Toutefois, la clause résolutoire étant d’interprétation étroite, elle ne peut être mise en œuvre que pour le défaut de paiement du loyer, non en cas de défaut de paiement de l’indemnité d’occupation.
 
La solution retenue par la Cour de cassation repose sur une fiction juridique.
 
La fiction juridique est un procédé qui consiste à raisonner comme si une situation juridique existait, alors qu’elle n’existe pas. On retient une certaine qualification contraire à la réalité des faits, pour en déduire des conséquences de droit, alors que les seuls faits ne le permettraient pas.
 
Bien que le bail soit expiré, il faut raisonner comme s’il se poursuivait, puisque le maintien dans les lieux intervient, selon la loi, aux clauses et conditions du bail expiré, sauf en ce qui concerne l’indemnité d’occupation substituée au loyer.
 
En cas de défaut de paiement de l’indemnité d’occupation, si la clause résolutoire ne peut pas être mise en œuvre, en revanche il est possible de demander la résiliation judiciaire, c’est-à-dire la perte du droit au maintien dans les lieux et la déchéance du droit à indemnité d’éviction[4].
 
Ainsi, les propriétaires pouvaient fort bien, malgré l’expiration du bail et le départ de la société locataire, poursuivre une demande de résiliation judiciaire ou d’acquisition de la clause résolutoire pour des défauts de paiement de loyer ou pour sanctionner des travaux irréguliers, les infractions alléguées ayant été commises au cours du bail ou pendant la période de maintien dans les lieux.
 
 
 
 
 
 
 
On notera que le même raisonnement est suivi en cas d’incendie.

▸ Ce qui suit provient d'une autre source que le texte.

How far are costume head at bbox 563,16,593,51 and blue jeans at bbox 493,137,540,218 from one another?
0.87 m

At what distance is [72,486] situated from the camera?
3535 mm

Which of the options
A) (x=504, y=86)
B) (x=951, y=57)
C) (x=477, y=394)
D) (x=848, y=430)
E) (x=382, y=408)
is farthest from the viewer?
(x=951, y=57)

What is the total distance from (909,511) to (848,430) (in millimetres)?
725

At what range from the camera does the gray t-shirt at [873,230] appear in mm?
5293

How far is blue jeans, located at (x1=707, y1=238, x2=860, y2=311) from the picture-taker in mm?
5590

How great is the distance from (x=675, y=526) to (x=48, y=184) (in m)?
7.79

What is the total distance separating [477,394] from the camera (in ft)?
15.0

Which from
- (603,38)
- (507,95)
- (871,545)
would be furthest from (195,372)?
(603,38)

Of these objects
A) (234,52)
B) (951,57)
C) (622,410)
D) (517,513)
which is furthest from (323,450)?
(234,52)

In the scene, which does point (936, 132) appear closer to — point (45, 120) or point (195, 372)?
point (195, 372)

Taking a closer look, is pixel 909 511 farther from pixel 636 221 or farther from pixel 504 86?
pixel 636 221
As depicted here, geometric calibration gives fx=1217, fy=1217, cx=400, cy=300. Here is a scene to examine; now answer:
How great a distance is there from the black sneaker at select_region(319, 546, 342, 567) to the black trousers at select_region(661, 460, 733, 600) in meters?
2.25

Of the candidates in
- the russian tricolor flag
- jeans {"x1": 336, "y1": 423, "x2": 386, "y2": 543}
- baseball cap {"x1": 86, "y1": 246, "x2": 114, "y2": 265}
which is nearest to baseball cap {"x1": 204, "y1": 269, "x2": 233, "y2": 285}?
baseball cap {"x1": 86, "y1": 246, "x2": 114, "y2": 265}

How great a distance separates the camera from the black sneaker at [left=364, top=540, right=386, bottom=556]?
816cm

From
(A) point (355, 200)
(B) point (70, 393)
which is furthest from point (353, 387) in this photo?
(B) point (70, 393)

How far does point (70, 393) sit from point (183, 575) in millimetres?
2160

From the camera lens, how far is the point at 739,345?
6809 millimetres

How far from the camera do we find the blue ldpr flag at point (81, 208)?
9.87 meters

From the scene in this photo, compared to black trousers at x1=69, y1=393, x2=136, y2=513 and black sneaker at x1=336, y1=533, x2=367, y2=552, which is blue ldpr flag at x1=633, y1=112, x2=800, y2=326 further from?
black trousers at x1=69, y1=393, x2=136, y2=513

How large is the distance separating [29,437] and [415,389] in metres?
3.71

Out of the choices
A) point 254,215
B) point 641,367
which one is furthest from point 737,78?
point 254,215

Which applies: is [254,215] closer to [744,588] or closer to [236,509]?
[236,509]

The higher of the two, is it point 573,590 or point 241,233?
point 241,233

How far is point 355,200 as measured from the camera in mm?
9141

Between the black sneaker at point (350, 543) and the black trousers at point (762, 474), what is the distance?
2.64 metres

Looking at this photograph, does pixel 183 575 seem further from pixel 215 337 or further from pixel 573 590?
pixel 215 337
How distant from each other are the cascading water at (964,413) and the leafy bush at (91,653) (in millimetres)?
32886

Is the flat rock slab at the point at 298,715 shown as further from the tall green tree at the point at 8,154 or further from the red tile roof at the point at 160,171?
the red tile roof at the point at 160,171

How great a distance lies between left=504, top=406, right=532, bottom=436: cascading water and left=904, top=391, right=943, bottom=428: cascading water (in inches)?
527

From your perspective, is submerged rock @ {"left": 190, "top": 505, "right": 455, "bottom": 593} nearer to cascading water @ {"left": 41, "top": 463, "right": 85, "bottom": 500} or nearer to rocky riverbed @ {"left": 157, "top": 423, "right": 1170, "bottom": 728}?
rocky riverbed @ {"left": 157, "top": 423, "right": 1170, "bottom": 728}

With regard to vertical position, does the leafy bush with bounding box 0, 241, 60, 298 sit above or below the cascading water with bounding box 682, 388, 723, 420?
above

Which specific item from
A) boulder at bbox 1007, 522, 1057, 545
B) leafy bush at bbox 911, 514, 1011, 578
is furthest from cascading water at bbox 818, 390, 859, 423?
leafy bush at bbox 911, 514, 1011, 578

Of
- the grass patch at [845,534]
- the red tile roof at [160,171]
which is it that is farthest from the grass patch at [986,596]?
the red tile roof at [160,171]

La destruction du bien loué, en cas d’incendie, entraîne la résiliation du bail et lorsque cet accident survient après un refus de renouvellement, pendant le maintien dans les lieux du locataire, ce dernier perd son droit au maintien dans les lieux et ne peut plus prétendre au versement d’une indemnité d’éviction[5]. Pourtant, l’article 1722 du Code civil envisage l’incendie « pendant la durée du bail ». Mais, là encore, la Cour de cassation raisonne au moyen d’une fiction juridique, la période de maintien dans les lieux étant assimilée à la durée du bail lui-même.
 
 
[1] Cass. 3e civ. 13 juillet 1994 : Gaz. Pal. du 13 octobre 1994, p. 8, note J.-D. Barbier.
[2] Cass. 3e civ. 10 février 1999 : Administrer juin 1999, p. 25 ; Cass. 3e civ. 29 septembre 2009 : Administrer avril 2010, p. 22.
[3] Cass. 3e civ. 1er mars 1995 : Administrer juillet 1995, p. 27, note J.-D. Barbier ; voir aussi Cass. 3e civ. 4 mai 2000 : Administrer juin 2001, p. 17, note J.-D. Barbier.
[4] Cass. 3e civ. 29 juin 2005 : Gaz. Pal. du 10 décembre 2005, p. 21, note C.-E. Brault.
[5] Cass. 3e civ. 29 juin 2011 : Administrer août-septembre 2011, p. 27, note J.-D. Barbier.